というわけで,長々と書いてしまいました.読んでくださった方, レスを下さった方,ありがとうございました.ここのHPと 掲示板を作った方にも感謝感謝.

Re: イオ

zoro さんのレス (2007/03/02(Fri) 01:01)

イオの硫黄のイオンさん,

なるほど,とても含蓄に富む論議を戴いて楽しかったです.きっと,このスレッドを建てられたけんさんは,色々なヒントを元に計算に四苦八苦しているのだと思います.

>実は私は大学で物理を教えている者で,あまりここに出しゃばるのは >ちょっと気が引けます.それでもう引っ込もうと思ったのですが, >こうして皆さんと掲示板上で会話できるのは愉快ですので,もう一度だけ >お邪魔することにしました.

我が国の伝統かと思いますが,プロフェッショナルとアマチュアはもっと交流を深めても良いのではないかと思います.かのマイケル・ファラデイさんもクリスマスの日に,アマチュア向けの講釈をやったとか....(記憶ちがいでしたらご免なさい)

なにも年に一回のイベントではなくても,このような掲示板で,アマチュアと交流を計る事で,広い意味での物理的基盤の開拓になるように思います.

>この眼力が商売道具です.物理の眼力はトレーニングで鍛えられます. >私も時間をかけて少しずつ訓練しました.

このような発言で,多くの若い方々が「勉強する自信」を得られたと思いますよ.おおいに中年学者さんのご活躍を期待します.

>(ちなみに今は,名前のとおり親父ギャグを愛する中年です)

私は,もうすぐ還暦の老人ですが,数十年ぶりに物理を楽しんでいます.こんどは天文学にも興味が涌きだしています.団塊の世代が,現在の中学/高校/大学などでの教育に協力できるようなシステムを模索したいと思っています(単なるドン・キ・ホーテかも:笑).

>その後でyamaさんがコメントされているとおり, >ここでの設問は「影から出る」瞬間を考えているとみてよいでしょう.

yamaさんがコメントと,これ以降のご解説とから,素人なりにとてもイメージがはっきり取れるようになりました.「黒い影のカーテンからひょこっと顔を出すイオ君」だからですね.

#丁度,イオの硫黄のイオンさんの出現も似た感触でしたよ.

その他,いくつものご解説,有り難うございました.きっとけんさんが計算をおえたら,質問が出て来ると思います.そのときにまた,論議が進展する事でしょうから,それまでは,これ以上の質問はしないで,自分なりに検討させて戴きます.

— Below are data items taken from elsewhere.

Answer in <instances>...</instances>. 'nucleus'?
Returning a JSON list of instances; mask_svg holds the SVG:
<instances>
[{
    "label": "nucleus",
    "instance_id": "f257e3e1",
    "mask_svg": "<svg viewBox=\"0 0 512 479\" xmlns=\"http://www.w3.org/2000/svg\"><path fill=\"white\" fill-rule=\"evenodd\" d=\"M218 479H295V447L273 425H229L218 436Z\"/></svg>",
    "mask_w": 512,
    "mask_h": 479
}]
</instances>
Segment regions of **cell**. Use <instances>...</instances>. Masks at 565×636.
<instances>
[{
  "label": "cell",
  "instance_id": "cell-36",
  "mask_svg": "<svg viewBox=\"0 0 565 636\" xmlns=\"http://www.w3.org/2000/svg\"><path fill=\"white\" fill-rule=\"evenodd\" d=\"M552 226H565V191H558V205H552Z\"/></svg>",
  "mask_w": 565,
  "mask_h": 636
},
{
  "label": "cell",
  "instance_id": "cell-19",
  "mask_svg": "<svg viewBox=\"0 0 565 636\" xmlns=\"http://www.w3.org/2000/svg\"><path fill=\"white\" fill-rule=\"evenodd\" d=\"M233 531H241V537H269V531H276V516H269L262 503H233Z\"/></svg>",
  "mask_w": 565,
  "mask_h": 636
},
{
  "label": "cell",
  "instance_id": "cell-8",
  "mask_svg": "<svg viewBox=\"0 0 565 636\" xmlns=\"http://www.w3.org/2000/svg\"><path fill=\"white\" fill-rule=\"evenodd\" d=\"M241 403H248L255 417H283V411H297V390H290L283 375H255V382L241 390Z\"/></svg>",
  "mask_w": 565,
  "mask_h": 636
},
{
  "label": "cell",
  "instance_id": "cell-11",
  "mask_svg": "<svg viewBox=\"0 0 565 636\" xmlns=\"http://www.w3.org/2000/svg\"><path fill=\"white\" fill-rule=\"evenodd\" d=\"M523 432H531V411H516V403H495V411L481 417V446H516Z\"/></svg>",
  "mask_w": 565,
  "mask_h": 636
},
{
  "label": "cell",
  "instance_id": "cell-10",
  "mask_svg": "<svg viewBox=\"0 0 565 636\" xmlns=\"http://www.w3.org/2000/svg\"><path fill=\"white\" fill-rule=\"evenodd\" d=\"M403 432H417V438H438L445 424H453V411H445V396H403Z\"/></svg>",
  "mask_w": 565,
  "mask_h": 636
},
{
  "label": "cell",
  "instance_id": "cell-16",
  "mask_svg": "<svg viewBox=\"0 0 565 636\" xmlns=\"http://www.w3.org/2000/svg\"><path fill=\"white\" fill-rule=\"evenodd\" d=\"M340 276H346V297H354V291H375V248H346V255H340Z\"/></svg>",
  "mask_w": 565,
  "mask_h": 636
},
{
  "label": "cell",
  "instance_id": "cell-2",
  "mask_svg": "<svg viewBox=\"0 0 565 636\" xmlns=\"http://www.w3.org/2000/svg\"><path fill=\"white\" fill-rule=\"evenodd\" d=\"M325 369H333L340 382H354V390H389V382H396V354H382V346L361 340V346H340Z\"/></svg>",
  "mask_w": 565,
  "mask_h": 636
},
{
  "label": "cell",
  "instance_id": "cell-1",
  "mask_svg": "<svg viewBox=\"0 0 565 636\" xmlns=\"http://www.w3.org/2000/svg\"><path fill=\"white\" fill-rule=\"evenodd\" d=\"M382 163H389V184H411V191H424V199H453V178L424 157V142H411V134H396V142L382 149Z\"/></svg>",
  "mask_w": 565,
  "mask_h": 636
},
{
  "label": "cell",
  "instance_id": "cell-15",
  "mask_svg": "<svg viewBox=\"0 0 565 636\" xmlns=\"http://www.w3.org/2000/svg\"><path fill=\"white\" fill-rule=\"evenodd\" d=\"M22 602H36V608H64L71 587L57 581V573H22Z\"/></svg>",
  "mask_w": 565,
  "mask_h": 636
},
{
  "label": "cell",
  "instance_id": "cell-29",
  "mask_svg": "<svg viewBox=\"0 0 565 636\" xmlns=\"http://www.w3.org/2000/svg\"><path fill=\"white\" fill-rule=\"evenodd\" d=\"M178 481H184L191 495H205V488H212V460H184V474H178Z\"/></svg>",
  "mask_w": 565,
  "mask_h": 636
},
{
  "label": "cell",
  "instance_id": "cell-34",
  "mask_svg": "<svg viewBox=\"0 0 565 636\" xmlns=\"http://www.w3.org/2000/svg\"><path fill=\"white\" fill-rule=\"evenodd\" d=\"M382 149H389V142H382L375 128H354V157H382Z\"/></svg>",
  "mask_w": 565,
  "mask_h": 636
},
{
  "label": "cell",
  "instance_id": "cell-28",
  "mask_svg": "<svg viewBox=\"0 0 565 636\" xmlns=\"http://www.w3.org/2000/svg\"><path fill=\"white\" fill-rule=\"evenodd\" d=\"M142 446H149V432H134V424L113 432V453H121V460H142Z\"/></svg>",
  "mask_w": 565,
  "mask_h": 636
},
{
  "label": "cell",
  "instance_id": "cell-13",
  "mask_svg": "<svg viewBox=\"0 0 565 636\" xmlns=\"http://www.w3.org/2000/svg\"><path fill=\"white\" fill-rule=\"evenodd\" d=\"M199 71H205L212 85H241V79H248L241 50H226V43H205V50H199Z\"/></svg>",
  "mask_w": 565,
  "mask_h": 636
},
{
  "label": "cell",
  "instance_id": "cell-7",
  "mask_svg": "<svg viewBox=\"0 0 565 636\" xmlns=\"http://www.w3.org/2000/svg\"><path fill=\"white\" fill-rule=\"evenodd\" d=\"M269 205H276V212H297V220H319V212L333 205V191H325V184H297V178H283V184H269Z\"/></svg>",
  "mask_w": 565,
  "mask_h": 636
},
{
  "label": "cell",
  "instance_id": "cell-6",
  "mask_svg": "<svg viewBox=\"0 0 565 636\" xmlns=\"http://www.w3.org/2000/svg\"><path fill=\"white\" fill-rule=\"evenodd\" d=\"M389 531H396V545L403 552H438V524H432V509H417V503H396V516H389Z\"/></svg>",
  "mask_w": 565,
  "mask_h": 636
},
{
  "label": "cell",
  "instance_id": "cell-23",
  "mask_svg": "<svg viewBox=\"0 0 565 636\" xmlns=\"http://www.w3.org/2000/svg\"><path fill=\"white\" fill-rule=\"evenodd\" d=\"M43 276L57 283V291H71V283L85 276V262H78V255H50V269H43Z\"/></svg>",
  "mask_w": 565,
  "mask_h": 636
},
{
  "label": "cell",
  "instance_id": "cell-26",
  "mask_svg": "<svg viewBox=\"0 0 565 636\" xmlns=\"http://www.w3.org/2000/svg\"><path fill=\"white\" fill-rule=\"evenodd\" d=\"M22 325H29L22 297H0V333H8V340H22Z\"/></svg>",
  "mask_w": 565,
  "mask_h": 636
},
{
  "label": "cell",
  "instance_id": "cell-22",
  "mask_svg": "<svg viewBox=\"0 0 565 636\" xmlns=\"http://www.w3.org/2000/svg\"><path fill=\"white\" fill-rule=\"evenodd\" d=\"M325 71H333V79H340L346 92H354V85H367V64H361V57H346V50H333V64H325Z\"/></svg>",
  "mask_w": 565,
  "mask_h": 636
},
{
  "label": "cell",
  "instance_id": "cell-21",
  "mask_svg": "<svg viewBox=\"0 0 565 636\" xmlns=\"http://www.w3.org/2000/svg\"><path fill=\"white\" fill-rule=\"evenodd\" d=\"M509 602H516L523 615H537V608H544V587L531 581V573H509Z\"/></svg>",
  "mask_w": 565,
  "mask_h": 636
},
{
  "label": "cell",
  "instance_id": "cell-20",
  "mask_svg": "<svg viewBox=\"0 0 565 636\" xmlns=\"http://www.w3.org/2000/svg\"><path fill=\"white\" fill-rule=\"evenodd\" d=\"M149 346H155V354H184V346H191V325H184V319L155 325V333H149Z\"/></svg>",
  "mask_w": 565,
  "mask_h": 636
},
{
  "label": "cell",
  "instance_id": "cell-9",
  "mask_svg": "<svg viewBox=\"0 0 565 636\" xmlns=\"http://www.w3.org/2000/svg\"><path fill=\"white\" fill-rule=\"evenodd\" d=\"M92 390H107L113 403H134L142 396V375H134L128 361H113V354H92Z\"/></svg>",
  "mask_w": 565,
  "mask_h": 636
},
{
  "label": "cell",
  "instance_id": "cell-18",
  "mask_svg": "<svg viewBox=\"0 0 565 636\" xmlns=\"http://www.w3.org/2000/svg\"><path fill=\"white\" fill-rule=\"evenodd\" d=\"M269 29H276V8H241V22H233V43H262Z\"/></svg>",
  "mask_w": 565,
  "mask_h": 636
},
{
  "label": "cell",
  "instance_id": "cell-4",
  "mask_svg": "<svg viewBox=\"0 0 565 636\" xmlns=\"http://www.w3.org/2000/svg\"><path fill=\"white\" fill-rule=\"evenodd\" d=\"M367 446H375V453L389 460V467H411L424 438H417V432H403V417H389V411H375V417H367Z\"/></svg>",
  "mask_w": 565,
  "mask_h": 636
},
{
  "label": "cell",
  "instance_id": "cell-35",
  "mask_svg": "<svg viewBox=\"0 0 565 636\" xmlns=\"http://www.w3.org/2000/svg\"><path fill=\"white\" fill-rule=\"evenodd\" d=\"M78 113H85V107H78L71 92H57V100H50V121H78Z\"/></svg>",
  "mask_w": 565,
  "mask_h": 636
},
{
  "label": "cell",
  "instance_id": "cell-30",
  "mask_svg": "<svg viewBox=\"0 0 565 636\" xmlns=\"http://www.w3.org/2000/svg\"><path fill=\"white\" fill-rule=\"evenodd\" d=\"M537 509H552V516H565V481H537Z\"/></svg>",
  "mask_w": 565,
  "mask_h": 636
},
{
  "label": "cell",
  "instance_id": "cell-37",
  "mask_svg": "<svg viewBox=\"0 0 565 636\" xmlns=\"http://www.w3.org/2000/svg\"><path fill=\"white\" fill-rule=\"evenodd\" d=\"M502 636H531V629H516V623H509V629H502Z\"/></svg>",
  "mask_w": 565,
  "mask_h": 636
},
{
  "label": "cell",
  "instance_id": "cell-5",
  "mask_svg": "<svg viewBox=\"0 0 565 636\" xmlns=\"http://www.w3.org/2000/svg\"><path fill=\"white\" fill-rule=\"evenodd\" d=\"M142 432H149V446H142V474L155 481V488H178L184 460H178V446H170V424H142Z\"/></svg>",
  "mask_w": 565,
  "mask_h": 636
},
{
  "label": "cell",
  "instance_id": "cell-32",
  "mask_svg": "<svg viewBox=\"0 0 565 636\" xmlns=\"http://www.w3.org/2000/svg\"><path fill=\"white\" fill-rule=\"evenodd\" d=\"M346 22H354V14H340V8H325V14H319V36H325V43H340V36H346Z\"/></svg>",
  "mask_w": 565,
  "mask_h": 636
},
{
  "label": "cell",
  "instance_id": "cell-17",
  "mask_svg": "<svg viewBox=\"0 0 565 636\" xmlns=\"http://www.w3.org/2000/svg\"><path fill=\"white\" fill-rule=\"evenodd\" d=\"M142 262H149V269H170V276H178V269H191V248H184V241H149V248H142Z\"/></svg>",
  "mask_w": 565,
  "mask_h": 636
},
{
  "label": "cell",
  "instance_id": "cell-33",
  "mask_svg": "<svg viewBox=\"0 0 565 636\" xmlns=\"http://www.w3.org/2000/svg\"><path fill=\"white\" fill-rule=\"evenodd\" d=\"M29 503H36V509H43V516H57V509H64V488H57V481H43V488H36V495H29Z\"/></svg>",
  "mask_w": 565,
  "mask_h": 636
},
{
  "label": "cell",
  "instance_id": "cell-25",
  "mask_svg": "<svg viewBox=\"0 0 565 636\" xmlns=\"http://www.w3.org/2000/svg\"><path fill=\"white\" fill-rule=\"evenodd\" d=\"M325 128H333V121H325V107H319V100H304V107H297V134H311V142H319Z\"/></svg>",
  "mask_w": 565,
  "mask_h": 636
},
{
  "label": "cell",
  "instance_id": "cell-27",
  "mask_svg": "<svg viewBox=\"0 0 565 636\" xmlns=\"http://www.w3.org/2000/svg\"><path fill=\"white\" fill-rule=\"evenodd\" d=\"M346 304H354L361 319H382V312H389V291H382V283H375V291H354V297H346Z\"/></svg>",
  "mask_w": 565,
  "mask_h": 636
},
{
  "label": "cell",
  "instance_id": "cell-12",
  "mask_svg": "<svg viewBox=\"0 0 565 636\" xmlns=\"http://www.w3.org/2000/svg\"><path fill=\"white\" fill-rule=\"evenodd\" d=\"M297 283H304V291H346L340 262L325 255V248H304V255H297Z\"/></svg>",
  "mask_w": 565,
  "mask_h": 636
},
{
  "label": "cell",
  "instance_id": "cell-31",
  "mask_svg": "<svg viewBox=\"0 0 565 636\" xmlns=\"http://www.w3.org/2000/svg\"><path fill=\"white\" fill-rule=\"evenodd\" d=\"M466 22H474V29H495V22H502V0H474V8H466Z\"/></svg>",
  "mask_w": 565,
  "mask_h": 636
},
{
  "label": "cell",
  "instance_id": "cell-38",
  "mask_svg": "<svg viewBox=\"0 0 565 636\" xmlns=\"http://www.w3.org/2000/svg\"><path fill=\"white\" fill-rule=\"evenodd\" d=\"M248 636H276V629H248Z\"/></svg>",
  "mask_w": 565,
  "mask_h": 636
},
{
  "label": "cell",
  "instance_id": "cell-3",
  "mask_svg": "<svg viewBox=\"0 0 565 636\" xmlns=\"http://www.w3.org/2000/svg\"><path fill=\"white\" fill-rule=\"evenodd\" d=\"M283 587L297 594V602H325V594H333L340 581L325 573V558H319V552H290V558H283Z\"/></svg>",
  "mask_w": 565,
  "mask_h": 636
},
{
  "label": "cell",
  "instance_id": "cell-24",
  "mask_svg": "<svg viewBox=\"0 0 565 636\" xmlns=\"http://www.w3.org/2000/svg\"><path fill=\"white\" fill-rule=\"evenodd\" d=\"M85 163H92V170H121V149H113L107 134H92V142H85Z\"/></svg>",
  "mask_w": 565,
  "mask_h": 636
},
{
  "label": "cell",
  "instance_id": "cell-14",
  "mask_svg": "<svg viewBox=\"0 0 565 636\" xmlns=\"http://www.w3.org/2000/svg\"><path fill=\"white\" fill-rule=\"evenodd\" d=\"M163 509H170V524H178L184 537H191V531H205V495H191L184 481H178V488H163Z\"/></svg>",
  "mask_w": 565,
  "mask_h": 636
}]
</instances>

お気軽に,「物理の眼力」をご披露くださいますように.

Re: イオ

けん(大学1年) さんのレス (2007/03/02(Fri) 16:42)

みなさまありがとうございます. 質問の仕方が下手ですみません.もとの問題と自分の疑問点をちゃんと説明できるよう努力します. 計算を終えたらまた書き込みさせて頂きます.

Re: イオ

zoro さんのレス (2007/03/02(Fri) 19:27)

けんさん,

計算を続けているようで何よりです.

この問題は,天文学としての周期の定義,影から出る瞬間の特異性,円運動間の幾何学が入り組んでいる上に,物理ではあまりお目にかからない,「情報としての伝搬」という事で,経験が少ない1年生の問題としては,難しすぎるようにも思います.

これまでのやり取りから考えて,けんさんはきっとお解きになれると確信しています.でも,判らない事があるならば,途中経過を示して,質問されると良いですよ.また,式の表現が巧く行かない場合,私がLaTeXに書き直ししますから,取り敢えず普通の表現で書いてみてください.

円運動の図はアスキー・アートで書くのは難しいですが,簡単に言葉でいってくれれば,なんとかトライします.

Re: イオ

けん(大学1年) さんのレス (2007/03/04(Sun) 21:23)

>zoroさん

ありがとうございます.今考えているのですが,もう少し頑張ってみます.進展しましたら,また書き込みさせて頂きます.